[DATA FOR THIS EXERCISE]
========================================================================
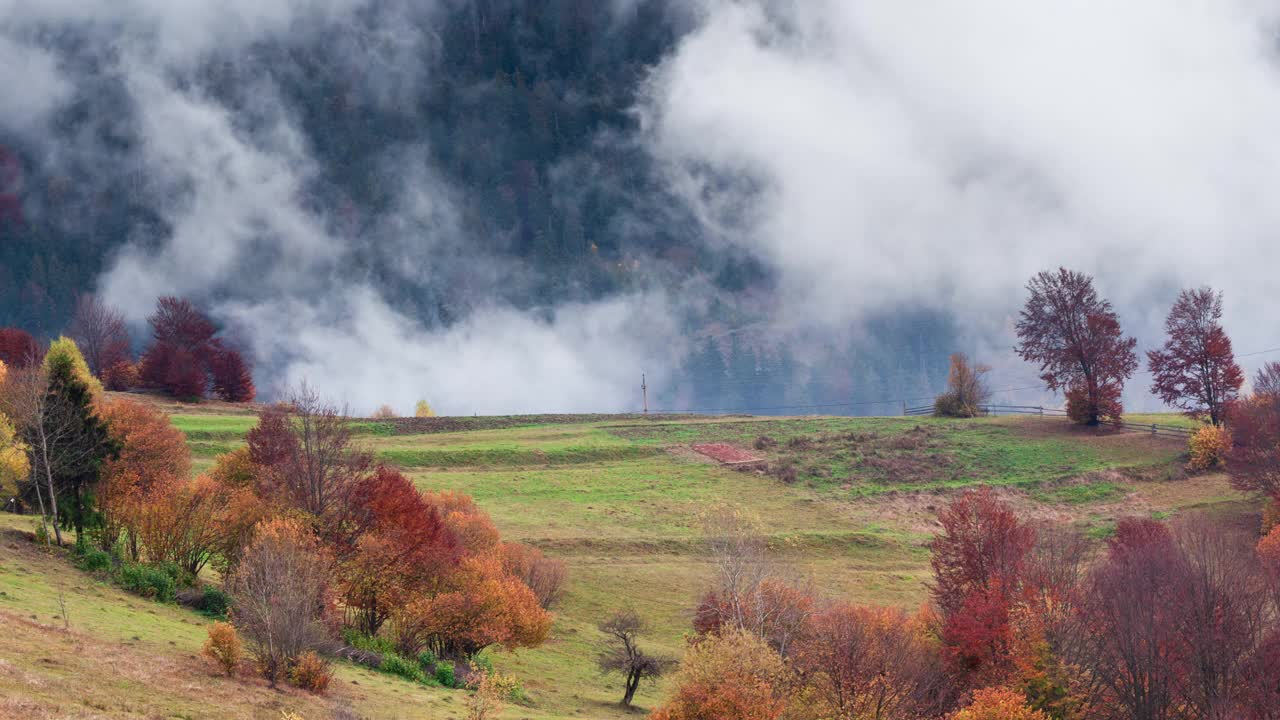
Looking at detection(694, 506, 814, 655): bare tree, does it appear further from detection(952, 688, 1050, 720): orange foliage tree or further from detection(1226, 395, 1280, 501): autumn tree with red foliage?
========================================================================
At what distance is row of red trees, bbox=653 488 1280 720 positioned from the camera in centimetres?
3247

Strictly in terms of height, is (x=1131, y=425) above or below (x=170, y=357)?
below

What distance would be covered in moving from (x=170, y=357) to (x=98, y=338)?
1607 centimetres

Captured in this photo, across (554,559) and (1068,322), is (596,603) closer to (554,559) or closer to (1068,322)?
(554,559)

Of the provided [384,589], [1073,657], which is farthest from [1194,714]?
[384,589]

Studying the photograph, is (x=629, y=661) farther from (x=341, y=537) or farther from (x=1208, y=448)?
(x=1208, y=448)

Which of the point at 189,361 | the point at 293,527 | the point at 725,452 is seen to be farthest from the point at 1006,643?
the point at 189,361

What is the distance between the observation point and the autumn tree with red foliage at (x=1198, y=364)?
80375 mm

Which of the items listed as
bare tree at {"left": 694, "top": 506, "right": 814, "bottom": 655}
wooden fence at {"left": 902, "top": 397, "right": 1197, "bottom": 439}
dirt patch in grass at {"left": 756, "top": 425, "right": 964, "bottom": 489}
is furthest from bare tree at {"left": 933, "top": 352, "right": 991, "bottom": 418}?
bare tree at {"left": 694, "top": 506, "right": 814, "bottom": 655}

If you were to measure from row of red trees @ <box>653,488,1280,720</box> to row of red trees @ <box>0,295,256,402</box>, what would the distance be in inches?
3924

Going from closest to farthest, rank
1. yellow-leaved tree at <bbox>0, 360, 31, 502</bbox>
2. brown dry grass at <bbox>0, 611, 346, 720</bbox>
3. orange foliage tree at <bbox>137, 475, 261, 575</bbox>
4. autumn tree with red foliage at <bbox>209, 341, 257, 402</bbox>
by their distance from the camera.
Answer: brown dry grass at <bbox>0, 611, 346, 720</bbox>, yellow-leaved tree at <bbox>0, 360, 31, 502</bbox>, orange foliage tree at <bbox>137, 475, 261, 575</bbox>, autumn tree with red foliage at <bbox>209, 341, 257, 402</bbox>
========================================================================
[WORK TO COMPLETE]
Copy out word for word the stretch of entries from the line containing "Going from closest to farthest, rank" through the line containing "Answer: brown dry", including both of those lines.

[RESPONSE]
Going from closest to farthest, rank
1. yellow-leaved tree at <bbox>0, 360, 31, 502</bbox>
2. brown dry grass at <bbox>0, 611, 346, 720</bbox>
3. orange foliage tree at <bbox>137, 475, 261, 575</bbox>
4. autumn tree with red foliage at <bbox>209, 341, 257, 402</bbox>
by their distance from the camera.
Answer: brown dry grass at <bbox>0, 611, 346, 720</bbox>, yellow-leaved tree at <bbox>0, 360, 31, 502</bbox>, orange foliage tree at <bbox>137, 475, 261, 575</bbox>, autumn tree with red foliage at <bbox>209, 341, 257, 402</bbox>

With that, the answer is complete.